PROBLEM TO WORK ON: Give the entries below again exactly. Their pictures are not needed.
##### DATASET RECORDS #####
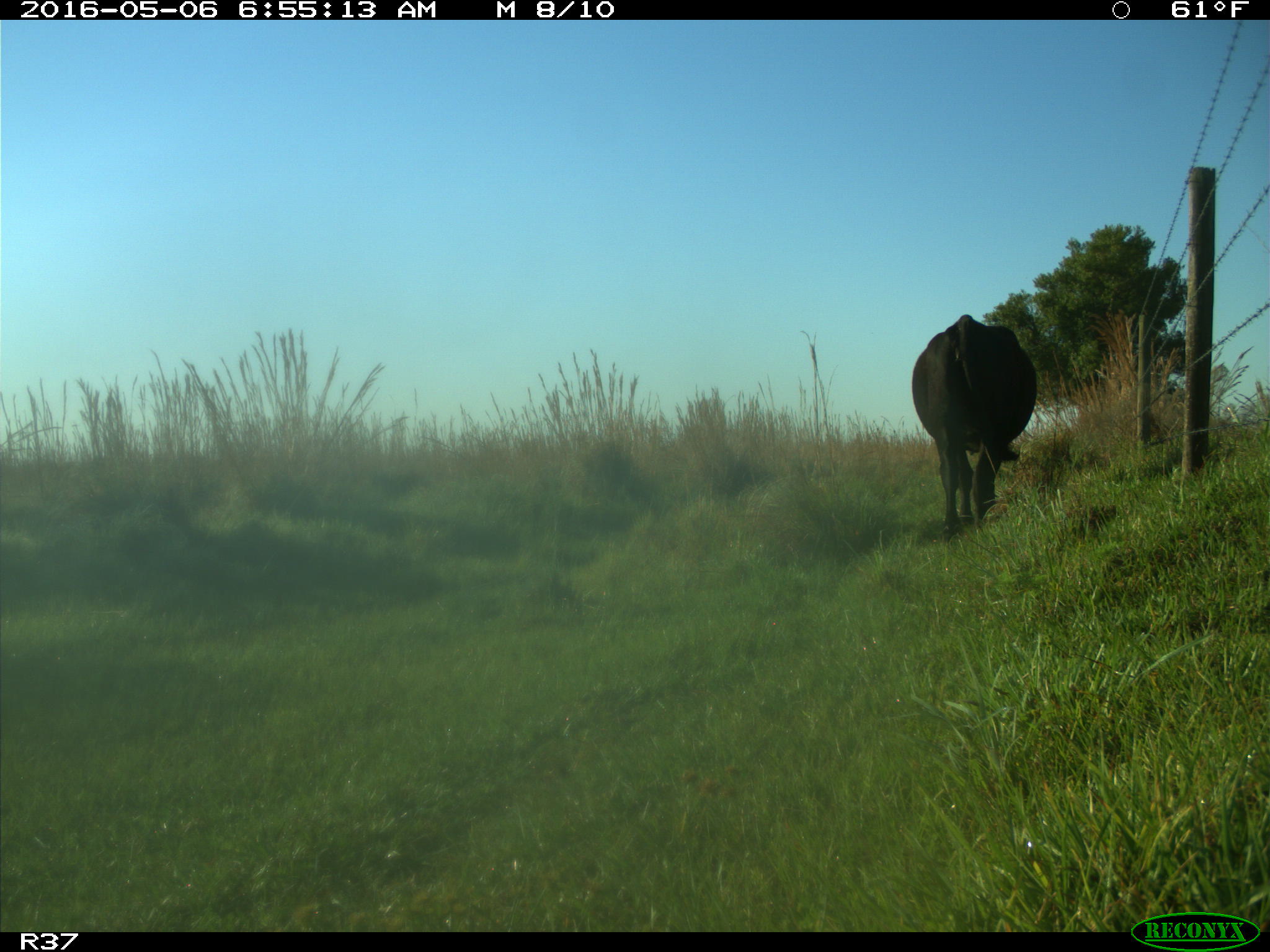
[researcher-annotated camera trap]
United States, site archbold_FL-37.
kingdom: Animalia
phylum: Chordata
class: Mammalia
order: Artiodactyla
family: Bovidae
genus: Bos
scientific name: Bos taurus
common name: domestic cow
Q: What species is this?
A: Bos taurus (domestic cow).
#####
REPLY TO THE EXERCISE:
[researcher-annotated camera trap]
United States, site archbold_FL-37.
kingdom: Animalia
phylum: Chordata
class: Mammalia
order: Artiodactyla
family: Bovidae
genus: Bos
scientific name: Bos taurus
common name: domestic cow
Q: What species is this?
A: Bos taurus (domestic cow).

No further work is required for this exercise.